## WHAT TO WORK ON
Find each line in the entries below that contains the word "tire" and copy those lines out in full.

## DATA
──────────────────────────────

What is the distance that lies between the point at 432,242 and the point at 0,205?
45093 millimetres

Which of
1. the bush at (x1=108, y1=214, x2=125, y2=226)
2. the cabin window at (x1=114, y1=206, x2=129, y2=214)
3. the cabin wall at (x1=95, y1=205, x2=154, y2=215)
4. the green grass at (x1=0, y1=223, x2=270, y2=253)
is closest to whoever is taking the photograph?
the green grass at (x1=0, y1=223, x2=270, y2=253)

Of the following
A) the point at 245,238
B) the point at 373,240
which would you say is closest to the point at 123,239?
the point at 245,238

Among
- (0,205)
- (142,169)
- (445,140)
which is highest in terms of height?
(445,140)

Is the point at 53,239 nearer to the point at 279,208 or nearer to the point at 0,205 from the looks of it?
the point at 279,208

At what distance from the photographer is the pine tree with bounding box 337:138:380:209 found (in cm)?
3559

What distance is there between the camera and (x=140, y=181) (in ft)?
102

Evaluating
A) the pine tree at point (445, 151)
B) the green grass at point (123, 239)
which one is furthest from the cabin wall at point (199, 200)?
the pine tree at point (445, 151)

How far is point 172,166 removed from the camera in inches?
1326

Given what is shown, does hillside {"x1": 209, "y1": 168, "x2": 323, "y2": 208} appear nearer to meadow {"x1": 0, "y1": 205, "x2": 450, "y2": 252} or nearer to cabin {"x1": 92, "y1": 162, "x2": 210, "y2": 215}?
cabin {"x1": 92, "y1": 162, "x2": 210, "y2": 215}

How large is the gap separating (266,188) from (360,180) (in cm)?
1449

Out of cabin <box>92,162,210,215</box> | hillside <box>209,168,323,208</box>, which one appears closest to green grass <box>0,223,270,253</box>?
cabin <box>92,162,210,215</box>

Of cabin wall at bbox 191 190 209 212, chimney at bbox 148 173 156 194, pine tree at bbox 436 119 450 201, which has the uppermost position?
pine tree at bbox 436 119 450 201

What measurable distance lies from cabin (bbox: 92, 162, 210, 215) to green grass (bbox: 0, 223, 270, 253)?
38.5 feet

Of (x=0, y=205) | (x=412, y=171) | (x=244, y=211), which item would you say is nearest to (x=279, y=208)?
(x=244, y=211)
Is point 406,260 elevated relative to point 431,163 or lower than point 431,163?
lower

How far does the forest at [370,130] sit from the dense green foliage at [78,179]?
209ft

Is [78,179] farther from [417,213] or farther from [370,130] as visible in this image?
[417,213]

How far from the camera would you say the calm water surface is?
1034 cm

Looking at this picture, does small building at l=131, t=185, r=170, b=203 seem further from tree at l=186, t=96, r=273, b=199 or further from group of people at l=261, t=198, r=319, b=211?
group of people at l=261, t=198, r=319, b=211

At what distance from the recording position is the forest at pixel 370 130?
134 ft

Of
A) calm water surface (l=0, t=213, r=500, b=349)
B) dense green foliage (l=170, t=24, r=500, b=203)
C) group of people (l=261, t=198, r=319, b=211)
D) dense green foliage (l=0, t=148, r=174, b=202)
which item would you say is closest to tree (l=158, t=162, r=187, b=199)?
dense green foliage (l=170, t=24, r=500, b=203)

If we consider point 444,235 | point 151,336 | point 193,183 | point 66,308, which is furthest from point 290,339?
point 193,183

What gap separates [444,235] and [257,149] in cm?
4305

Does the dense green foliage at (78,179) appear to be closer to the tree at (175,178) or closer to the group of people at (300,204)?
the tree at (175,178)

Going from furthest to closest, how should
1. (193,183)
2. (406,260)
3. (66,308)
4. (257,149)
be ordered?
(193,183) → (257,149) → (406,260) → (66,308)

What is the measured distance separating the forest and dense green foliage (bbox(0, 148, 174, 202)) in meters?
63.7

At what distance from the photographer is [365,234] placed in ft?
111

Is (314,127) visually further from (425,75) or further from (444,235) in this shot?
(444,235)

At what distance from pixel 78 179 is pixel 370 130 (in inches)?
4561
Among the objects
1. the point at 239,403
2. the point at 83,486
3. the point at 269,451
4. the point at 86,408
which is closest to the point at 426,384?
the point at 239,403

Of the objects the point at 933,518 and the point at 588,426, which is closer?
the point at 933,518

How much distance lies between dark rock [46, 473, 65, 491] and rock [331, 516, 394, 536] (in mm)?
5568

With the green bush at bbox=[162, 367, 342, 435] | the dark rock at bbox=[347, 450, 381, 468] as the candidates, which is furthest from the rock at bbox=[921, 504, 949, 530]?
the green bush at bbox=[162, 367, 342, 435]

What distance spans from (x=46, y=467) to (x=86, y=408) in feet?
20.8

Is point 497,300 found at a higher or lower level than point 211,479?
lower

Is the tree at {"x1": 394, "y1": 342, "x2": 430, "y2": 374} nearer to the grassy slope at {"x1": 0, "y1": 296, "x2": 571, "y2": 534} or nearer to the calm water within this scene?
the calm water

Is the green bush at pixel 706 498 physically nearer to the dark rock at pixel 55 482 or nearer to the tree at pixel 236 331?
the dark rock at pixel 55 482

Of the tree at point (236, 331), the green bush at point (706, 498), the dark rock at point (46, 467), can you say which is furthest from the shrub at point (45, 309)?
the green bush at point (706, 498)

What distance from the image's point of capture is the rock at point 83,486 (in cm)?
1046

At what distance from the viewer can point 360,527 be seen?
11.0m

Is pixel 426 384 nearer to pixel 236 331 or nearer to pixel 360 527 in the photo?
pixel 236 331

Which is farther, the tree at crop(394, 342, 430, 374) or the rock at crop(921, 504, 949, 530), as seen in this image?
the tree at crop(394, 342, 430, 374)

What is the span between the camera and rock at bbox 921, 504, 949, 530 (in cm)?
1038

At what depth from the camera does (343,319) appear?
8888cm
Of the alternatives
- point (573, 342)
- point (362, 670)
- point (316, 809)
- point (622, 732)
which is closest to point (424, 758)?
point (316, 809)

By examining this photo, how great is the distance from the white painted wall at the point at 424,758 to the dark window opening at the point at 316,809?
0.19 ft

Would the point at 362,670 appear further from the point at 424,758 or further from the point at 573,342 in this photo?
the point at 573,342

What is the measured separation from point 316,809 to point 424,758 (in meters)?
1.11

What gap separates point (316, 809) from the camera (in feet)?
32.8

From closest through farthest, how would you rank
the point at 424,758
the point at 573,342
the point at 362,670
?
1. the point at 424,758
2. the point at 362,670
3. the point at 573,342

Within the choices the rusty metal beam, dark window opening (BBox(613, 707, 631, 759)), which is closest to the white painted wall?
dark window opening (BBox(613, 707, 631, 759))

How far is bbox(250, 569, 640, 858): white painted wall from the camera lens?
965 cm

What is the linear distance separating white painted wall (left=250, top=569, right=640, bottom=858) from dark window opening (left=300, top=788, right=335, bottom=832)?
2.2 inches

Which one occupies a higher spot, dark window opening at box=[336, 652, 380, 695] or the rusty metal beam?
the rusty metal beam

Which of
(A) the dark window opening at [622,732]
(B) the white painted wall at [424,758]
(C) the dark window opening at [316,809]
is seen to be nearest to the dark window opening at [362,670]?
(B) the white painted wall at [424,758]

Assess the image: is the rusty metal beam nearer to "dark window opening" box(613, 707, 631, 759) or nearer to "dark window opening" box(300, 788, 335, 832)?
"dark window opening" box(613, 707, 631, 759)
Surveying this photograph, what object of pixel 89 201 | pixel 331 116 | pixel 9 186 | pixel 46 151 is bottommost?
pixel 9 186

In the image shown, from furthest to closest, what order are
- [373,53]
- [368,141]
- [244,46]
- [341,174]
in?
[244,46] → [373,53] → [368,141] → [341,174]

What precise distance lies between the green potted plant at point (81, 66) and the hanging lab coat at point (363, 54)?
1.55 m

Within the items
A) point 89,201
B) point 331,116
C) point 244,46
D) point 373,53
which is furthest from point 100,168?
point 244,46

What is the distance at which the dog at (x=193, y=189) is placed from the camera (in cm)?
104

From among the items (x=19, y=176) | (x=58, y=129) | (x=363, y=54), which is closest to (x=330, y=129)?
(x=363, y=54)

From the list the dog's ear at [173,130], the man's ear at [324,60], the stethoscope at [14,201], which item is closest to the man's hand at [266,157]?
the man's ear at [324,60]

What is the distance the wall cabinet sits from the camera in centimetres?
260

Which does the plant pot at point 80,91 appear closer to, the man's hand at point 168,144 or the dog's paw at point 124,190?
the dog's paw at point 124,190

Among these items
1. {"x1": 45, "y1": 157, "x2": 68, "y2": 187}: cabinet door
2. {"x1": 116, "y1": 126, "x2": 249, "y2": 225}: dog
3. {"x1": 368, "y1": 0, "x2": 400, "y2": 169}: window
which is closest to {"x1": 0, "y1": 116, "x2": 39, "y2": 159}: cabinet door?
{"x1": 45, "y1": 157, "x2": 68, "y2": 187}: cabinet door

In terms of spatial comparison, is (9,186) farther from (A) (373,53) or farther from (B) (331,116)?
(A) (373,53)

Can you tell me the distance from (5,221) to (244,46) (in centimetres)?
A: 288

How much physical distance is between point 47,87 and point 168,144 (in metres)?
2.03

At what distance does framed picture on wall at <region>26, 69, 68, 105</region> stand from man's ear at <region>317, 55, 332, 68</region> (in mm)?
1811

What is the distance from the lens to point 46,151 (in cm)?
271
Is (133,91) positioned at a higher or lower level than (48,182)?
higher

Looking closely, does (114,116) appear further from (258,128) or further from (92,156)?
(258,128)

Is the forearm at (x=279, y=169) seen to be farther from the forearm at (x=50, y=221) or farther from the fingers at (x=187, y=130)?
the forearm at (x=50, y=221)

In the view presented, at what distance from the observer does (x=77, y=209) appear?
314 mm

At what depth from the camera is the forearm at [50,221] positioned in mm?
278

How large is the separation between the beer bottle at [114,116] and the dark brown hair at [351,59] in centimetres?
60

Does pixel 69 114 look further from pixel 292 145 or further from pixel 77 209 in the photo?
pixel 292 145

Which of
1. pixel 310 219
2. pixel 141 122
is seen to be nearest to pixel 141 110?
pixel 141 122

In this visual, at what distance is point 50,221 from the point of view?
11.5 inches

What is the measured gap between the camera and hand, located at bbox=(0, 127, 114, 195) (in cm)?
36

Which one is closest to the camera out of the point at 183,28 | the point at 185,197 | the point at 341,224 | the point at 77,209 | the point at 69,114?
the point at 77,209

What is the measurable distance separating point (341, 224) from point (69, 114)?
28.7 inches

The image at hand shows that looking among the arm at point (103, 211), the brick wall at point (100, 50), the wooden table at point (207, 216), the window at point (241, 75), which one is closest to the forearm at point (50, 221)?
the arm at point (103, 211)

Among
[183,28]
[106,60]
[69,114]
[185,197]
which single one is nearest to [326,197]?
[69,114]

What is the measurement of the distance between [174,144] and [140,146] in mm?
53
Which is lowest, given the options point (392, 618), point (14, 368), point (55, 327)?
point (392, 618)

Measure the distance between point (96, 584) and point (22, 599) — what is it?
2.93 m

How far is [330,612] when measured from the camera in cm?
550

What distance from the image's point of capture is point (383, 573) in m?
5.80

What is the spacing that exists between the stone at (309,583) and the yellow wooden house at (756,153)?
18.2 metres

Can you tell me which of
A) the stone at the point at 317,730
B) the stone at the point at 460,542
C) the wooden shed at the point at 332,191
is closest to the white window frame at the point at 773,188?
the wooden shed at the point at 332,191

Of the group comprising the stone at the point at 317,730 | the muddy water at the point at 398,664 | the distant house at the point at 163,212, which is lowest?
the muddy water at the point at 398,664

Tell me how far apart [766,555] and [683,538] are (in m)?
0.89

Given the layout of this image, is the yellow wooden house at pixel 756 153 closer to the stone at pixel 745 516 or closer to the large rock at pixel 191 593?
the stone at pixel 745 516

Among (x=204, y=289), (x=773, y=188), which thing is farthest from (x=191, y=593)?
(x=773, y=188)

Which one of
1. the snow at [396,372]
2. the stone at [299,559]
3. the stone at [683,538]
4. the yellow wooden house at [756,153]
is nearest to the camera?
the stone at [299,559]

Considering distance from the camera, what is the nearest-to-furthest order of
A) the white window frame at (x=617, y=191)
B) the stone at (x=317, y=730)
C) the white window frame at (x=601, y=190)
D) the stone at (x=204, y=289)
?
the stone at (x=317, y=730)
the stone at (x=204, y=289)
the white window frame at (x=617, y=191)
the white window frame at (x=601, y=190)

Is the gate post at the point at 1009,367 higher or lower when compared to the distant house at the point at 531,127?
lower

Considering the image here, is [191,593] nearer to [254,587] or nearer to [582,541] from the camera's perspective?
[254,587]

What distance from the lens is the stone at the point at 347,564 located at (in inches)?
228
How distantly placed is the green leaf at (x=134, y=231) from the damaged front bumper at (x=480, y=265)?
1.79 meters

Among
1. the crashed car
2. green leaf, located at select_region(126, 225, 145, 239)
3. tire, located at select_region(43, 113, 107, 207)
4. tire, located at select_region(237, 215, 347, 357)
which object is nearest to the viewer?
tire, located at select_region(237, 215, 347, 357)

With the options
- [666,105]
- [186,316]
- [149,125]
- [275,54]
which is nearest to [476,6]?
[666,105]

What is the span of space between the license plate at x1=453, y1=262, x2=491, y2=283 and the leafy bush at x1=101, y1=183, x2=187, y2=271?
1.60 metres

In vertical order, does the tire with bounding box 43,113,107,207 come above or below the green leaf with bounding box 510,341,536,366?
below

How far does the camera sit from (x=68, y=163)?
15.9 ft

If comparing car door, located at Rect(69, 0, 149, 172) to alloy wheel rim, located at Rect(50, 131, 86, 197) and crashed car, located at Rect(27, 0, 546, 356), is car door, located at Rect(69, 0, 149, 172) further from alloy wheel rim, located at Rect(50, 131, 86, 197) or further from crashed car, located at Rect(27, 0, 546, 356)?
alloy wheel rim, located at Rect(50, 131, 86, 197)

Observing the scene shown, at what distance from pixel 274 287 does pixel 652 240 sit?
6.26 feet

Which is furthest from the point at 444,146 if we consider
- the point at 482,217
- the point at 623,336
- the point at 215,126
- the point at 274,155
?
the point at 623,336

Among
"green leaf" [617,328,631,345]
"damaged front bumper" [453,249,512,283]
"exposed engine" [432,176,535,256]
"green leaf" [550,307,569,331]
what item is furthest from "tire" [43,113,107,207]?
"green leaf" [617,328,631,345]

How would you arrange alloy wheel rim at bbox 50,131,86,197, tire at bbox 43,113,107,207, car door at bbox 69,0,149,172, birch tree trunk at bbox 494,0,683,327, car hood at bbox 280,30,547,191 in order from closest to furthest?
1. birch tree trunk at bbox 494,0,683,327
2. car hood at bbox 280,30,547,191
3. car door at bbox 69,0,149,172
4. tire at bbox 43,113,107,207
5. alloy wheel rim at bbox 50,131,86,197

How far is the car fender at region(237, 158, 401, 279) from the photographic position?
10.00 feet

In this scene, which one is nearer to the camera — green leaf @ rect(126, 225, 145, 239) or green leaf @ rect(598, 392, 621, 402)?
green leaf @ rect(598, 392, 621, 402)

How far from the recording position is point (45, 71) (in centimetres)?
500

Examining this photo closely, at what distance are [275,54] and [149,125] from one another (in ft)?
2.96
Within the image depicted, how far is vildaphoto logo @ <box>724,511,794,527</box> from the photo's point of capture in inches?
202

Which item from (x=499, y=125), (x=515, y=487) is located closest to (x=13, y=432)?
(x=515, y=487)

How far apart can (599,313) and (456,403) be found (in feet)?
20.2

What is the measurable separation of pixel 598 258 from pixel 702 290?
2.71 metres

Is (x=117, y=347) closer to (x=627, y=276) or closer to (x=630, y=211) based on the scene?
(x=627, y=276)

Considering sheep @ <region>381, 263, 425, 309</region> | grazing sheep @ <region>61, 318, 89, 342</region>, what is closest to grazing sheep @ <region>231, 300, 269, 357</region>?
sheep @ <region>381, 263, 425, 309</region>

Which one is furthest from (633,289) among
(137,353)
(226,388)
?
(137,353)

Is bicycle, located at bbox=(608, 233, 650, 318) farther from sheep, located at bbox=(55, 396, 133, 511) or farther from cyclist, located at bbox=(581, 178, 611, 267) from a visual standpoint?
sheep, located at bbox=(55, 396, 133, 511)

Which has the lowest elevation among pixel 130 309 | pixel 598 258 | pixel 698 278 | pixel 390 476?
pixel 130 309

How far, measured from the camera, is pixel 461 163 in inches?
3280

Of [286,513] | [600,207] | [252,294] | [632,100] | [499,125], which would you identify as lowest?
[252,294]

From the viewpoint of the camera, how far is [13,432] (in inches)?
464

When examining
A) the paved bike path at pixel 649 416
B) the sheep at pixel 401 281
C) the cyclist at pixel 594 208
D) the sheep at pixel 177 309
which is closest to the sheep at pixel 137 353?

──────────────────────────────

## COMPLETE ANSWER
3. tire, located at select_region(43, 113, 107, 207)
4. tire, located at select_region(237, 215, 347, 357)
tire, located at select_region(237, 215, 347, 357)
In vertical order, does the tire with bounding box 43,113,107,207 come above or below the green leaf with bounding box 510,341,536,366?
what item is furthest from "tire" [43,113,107,207]?
How would you arrange alloy wheel rim at bbox 50,131,86,197, tire at bbox 43,113,107,207, car door at bbox 69,0,149,172, birch tree trunk at bbox 494,0,683,327, car hood at bbox 280,30,547,191 in order from closest to furthest?
4. tire at bbox 43,113,107,207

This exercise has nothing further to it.